The Youth7 (Y7) delegates met in Berlin to finalize their recommendations to the G7 Leaders and handed them over to the Federal Chancellor of Germany, Olaf Scholz, who holds the current G7 presidency. What is Youth7 and why is youth participation in the G7 important?

Youth7 is the process of engaging civil society and in particular young people in the G7, that, each year, involves a number of engagement groups in order to ensure the active participation of different interest groups in the G7 decision-making process, of which they are an integral part. These initiatives provide a unique and important opportunity to incorporate points of view that would otherwise be excluded from the G7 Leaders discussions. There are seven engagement groups sought by the current German G7 presidency: the one of businesses (Business7), the one of the civil society and, in particular, NGOs (Civil7), the one of trade unions (Labor7), the one of science academies (Science7), that of Think-Tanks (Think7), the one of women (Women7) and the one of the youth (Youth 7).

The Youth7 is composed of four young delegates from each of the G7 countries (Canada, France, Germany, Japan, Italy, the United Kingdom, and the United States), the European Union, and four partner countries (Indonesia, Senegal, South Africa, and Ukraine) aged between 18 and 30 years old. Since the beginning of the year, the Y7 delegates, led by their track sherpas and co-chairs have been discussing, negotiating and developing a set of concrete recommendations on the topics of Sustainability, Economy, Democracy, Global Health and Youth, Peace and Security, this latter considered an almost indispensable addition in the wake of the war in Ukraine.

As the Italian delegate for Sustainability, I worked with the other 11 delegates on nine recommendations covering issues such as biodiversity protection, climate finance and just energy transition, as well as sustainable mobility, circular economy and climate change adaptation.
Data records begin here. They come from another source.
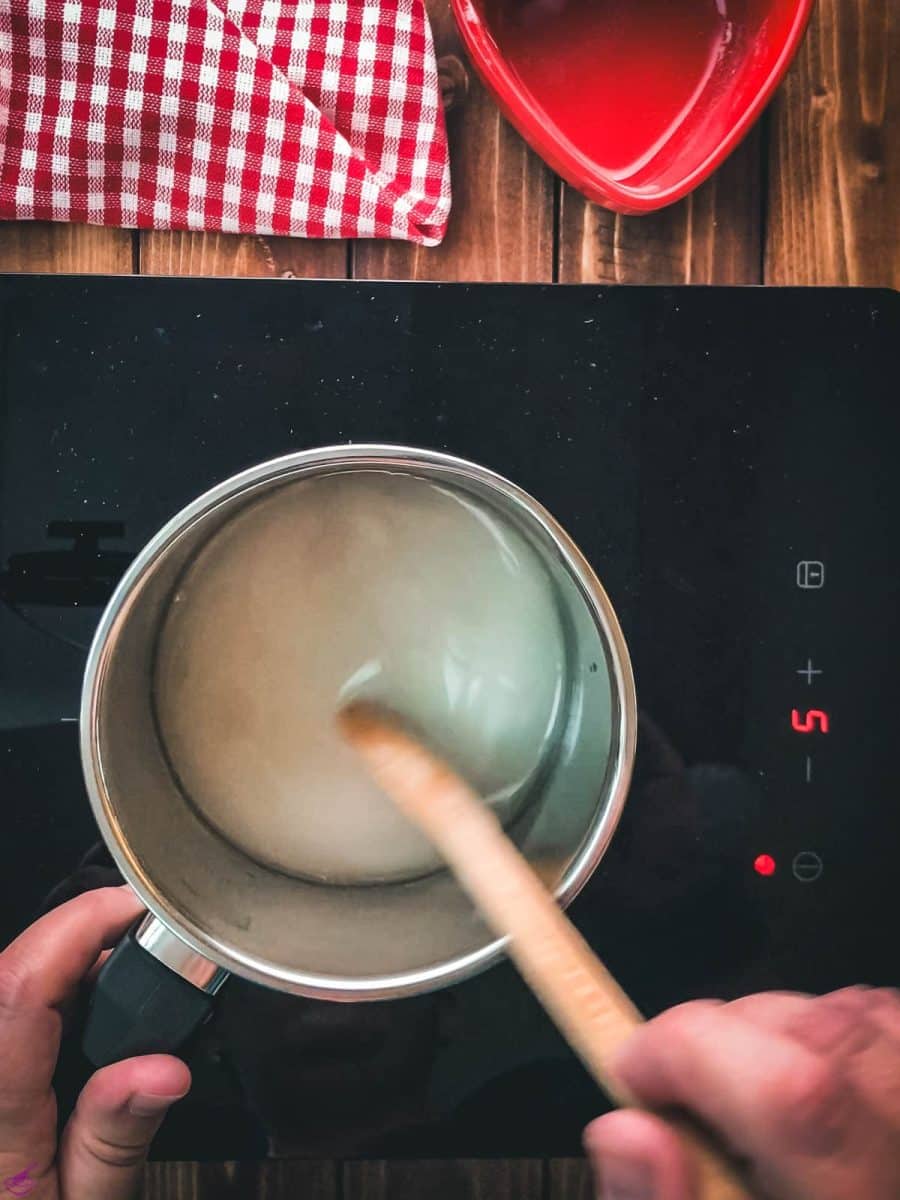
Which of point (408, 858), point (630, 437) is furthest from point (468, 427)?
point (408, 858)

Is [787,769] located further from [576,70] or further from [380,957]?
[576,70]

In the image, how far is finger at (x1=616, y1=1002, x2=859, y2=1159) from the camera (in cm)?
20

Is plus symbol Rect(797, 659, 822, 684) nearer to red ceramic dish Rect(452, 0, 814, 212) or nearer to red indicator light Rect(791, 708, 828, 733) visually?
red indicator light Rect(791, 708, 828, 733)

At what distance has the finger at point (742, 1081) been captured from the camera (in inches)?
8.0

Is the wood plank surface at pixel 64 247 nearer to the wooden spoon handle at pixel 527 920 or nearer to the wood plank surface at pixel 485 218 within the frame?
the wood plank surface at pixel 485 218

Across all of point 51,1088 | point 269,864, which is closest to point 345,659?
point 269,864

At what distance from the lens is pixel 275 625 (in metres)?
0.37

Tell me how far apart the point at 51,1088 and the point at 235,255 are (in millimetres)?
320

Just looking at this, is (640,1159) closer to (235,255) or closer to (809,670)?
(809,670)

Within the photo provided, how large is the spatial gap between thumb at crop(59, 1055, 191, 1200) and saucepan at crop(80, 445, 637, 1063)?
12mm

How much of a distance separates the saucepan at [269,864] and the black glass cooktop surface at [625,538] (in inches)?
1.0

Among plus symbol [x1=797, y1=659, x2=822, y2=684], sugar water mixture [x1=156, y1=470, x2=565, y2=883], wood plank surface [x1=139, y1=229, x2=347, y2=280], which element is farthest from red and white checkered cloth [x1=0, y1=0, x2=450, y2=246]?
plus symbol [x1=797, y1=659, x2=822, y2=684]

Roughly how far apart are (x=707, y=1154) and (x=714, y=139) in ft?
1.06

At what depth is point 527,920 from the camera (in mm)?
282
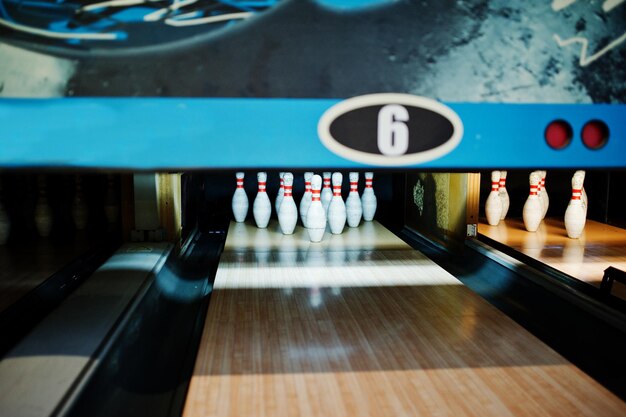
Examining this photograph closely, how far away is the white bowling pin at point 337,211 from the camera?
3678mm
Among the proposals, “the delegates would like to see a meaningful youth participation in the Climate Club, which will be created by the German presidency ” as highlighted by the Sustainability track sherpa, Felix Kaminski.

Picture at the German Bundestag of the Sustainability delegates and track sherpa: Mahfou Aidara, Annabel Rice, Aurora Audino, Cécile Génot, Rosalind Skillen, Jannis Krüßmann, Felix Kaminski, Amira Bilqis, Nanami Okiyama, Jaya Scott, Jordan Lee, Hannah Hopper and Yuliia Kotelnikova.

The Italian delegates, selected by the Young Ambassadors Society, that works in collaboration with the Minister of Foreign Affairs and International Cooperation, collected and identified the priorities of the youth organising a day of consultations with associations active in the country. This event was also attended by representatives of the Sherpa G7/G20 Office of the Council of Ministers and the Ministry of Ecological Transition. Italian Climate Network also participated in the consultations, raising the importance of updating upward the Nationally Determined Contributions (NDCs) targets by the next COP27 on climate, and the urgency in their implementation, especially in light of what is happening in the war in Ukraine, which should not weaken the climate ambition of the G7 countries.

The work is not over yet. After the delivery of the recommendations to the German Chancellor, the young delegates have been engaging in advocacy actions on multiple levels. For example, the Y7 co-chair Carolina Klaus recently presented the delegates’ proposals to the G7 Climate, Energy and Environment Ministers meeting, where she reiterated the importance of ambition in the decisions made at the G7 Summit to ensure a just and sustainable future.